Records shown =>
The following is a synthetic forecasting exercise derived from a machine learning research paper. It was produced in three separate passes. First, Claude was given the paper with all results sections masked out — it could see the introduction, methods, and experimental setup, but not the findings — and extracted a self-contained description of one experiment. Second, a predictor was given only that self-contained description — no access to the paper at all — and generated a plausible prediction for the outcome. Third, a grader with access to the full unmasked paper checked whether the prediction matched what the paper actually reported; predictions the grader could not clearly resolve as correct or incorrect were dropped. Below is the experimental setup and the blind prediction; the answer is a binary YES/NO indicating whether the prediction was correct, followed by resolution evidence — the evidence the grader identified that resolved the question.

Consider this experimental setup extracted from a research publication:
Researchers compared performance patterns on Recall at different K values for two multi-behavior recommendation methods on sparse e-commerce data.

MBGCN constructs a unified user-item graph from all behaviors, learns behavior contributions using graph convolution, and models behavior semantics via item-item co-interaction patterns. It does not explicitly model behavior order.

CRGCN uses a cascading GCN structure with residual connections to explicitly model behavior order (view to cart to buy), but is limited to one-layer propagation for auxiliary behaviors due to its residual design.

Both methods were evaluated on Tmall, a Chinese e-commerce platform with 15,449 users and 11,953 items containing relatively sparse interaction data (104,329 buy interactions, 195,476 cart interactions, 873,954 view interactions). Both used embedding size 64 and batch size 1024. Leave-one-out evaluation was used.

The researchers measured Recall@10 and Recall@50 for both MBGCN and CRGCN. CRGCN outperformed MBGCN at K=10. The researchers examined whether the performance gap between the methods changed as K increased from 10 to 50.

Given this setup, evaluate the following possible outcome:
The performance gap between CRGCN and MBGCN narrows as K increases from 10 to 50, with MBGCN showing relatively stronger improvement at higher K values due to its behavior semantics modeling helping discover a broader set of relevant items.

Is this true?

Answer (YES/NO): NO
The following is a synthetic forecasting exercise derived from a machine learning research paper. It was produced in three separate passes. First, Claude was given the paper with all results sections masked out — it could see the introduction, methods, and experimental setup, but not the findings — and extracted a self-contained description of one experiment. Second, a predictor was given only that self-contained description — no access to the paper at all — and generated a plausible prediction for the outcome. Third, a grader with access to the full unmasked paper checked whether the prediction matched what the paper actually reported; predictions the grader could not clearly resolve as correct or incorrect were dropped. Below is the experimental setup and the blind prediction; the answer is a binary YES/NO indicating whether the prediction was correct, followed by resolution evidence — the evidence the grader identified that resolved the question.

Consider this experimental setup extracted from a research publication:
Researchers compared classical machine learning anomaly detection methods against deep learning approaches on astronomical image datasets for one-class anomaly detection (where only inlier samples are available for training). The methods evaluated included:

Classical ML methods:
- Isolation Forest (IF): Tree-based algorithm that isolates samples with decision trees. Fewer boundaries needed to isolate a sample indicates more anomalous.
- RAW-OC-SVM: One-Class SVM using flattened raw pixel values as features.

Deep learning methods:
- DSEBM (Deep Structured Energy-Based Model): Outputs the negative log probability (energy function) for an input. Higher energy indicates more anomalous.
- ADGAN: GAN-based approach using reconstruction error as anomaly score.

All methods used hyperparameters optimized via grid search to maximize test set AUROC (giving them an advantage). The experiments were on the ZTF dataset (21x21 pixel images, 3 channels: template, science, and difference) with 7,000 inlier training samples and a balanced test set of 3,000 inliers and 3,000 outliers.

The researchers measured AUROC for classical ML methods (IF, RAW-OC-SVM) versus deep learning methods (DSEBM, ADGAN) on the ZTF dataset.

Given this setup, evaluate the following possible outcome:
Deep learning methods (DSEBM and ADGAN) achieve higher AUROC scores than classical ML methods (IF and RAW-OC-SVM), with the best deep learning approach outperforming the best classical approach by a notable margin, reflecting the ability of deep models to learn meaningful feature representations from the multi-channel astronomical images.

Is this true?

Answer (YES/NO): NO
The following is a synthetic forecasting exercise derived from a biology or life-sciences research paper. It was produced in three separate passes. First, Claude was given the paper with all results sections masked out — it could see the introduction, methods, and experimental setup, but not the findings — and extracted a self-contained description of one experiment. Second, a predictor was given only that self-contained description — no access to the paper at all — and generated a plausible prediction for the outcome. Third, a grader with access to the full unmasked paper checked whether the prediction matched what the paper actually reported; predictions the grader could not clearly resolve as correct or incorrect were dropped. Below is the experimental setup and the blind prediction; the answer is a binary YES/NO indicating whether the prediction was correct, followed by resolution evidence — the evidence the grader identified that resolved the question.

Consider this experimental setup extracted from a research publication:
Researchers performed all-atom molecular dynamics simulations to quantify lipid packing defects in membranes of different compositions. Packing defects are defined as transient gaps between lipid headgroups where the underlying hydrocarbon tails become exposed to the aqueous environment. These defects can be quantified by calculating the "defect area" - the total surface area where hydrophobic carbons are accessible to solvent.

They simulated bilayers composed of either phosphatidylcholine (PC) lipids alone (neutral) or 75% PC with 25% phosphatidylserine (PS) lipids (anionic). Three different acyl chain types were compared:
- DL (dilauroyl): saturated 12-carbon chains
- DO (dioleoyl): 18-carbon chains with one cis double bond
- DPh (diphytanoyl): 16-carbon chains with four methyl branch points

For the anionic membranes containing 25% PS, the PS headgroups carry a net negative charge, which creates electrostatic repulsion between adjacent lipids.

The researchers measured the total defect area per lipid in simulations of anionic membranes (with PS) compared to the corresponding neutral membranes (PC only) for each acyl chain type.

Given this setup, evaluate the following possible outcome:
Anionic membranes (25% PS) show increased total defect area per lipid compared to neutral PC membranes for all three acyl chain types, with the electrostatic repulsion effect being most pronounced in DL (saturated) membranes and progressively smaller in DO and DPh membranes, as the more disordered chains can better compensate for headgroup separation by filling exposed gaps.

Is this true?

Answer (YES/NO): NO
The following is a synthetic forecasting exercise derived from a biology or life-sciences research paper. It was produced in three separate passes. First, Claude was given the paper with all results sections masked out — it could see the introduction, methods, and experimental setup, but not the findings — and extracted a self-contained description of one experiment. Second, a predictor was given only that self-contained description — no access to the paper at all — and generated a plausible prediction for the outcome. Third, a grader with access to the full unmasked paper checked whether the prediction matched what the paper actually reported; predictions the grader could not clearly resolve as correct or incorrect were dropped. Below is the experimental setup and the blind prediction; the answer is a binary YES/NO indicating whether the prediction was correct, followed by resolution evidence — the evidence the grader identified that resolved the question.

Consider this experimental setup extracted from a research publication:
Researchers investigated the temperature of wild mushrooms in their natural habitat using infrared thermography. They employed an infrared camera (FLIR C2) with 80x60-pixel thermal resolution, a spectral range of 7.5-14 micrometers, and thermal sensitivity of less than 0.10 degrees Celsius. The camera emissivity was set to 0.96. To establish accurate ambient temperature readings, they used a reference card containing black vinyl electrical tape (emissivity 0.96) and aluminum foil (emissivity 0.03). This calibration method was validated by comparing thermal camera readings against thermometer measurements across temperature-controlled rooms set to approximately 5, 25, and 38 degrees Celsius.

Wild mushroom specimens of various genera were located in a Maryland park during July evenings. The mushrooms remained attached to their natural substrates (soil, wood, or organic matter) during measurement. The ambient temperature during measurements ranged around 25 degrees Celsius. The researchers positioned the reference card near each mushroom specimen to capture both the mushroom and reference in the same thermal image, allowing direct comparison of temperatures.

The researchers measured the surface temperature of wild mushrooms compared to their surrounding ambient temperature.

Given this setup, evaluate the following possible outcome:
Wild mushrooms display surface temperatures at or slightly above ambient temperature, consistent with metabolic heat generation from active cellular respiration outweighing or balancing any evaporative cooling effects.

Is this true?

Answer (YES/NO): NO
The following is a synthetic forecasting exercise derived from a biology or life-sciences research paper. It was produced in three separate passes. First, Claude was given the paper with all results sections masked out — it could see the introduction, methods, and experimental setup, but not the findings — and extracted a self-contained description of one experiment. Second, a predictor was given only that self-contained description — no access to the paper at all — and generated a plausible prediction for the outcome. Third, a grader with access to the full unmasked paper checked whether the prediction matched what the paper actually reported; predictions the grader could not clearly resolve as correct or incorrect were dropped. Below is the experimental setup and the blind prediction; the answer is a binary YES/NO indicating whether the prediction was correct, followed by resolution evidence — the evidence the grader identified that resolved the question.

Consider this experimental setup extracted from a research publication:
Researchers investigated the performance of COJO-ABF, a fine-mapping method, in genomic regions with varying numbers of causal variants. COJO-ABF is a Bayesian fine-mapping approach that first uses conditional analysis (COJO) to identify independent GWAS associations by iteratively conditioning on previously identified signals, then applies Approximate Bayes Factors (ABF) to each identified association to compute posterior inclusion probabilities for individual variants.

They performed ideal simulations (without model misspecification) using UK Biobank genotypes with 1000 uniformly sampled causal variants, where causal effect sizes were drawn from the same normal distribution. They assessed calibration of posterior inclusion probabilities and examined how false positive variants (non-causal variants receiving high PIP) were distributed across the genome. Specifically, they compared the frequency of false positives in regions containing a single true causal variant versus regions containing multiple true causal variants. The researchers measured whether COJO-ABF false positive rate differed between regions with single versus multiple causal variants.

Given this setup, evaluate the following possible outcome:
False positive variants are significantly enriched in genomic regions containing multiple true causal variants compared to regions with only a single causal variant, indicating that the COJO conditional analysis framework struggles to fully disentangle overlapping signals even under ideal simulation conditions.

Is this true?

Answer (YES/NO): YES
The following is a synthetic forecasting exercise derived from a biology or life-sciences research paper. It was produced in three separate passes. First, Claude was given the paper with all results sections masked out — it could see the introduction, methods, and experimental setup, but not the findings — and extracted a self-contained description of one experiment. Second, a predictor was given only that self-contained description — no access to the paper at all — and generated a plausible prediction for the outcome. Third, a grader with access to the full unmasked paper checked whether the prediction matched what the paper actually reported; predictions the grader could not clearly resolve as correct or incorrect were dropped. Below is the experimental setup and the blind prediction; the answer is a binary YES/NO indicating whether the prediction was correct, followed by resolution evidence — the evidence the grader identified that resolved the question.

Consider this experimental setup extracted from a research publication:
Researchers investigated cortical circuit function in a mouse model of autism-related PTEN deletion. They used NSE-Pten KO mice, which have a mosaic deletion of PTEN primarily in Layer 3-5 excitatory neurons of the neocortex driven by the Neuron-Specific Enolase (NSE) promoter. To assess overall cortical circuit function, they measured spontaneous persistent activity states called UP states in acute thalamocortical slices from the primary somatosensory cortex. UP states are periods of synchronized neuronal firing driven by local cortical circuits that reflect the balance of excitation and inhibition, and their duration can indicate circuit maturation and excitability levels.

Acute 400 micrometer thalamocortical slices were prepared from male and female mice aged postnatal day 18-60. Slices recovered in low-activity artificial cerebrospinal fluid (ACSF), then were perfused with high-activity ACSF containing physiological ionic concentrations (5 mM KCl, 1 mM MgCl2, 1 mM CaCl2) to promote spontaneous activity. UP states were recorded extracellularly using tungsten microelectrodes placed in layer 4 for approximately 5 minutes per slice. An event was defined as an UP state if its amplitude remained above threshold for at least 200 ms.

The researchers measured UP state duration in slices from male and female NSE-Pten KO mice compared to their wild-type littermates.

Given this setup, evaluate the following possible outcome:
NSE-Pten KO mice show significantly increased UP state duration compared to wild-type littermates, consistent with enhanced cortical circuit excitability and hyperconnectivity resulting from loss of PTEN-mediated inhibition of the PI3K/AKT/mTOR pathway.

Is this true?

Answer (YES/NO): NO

Exercise prompt => Determine how many lines of the material include the string "membranes". Output only that count.

Answer to this exercise => 4